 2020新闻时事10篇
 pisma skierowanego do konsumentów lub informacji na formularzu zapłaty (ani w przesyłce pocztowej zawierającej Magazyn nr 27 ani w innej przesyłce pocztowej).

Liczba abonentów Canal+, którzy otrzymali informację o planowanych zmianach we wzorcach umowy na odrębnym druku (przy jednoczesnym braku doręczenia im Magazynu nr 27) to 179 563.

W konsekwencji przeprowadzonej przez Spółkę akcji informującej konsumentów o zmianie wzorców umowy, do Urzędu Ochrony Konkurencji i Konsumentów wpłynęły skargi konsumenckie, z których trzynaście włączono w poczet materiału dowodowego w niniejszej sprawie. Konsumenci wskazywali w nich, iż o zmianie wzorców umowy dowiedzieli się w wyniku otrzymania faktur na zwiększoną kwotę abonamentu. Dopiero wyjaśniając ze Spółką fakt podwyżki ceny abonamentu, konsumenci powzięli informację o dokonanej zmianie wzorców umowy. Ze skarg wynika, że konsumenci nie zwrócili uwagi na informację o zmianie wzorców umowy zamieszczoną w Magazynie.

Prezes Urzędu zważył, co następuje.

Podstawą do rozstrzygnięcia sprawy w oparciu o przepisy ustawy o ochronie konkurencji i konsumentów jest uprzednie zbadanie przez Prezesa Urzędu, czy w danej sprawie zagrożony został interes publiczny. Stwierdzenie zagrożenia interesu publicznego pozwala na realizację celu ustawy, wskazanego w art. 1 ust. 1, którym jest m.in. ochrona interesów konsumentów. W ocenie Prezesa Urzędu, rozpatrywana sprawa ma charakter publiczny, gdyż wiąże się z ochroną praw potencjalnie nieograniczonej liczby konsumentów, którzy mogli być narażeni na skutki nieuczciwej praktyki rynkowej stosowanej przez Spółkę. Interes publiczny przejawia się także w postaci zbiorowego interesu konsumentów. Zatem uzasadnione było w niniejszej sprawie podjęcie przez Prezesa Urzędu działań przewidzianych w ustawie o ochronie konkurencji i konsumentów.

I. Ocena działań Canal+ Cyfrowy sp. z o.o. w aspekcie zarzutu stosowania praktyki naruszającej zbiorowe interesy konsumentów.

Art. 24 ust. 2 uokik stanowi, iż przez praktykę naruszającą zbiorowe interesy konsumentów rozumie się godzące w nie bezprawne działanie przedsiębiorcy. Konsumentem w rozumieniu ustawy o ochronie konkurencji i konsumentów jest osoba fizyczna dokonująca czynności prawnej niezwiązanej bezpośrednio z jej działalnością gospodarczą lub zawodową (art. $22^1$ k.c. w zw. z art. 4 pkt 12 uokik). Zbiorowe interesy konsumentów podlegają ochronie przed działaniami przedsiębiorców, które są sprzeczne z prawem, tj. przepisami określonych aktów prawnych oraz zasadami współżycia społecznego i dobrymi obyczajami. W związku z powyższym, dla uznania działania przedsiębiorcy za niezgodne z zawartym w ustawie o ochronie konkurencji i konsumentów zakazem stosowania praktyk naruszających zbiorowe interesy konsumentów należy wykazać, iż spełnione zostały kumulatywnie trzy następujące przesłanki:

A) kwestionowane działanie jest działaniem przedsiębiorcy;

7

▸ YOUR GOAL
Nothing but the lines from the one that contains "I. Ocena działań" through the end of the data above should appear, each reproduced exactly.

▸ RESULT
I. Ocena działań Canal+ Cyfrowy sp. z o.o. w aspekcie zarzutu stosowania praktyki naruszającej zbiorowe interesy konsumentów.

Art. 24 ust. 2 uokik stanowi, iż przez praktykę naruszającą zbiorowe interesy konsumentów rozumie się godzące w nie bezprawne działanie przedsiębiorcy. Konsumentem w rozumieniu ustawy o ochronie konkurencji i konsumentów jest osoba fizyczna dokonująca czynności prawnej niezwiązanej bezpośrednio z jej działalnością gospodarczą lub zawodową (art. $22^1$ k.c. w zw. z art. 4 pkt 12 uokik). Zbiorowe interesy konsumentów podlegają ochronie przed działaniami przedsiębiorców, które są sprzeczne z prawem, tj. przepisami określonych aktów prawnych oraz zasadami współżycia społecznego i dobrymi obyczajami. W związku z powyższym, dla uznania działania przedsiębiorcy za niezgodne z zawartym w ustawie o ochronie konkurencji i konsumentów zakazem stosowania praktyk naruszających zbiorowe interesy konsumentów należy wykazać, iż spełnione zostały kumulatywnie trzy następujące przesłanki:

A) kwestionowane działanie jest działaniem przedsiębiorcy;

7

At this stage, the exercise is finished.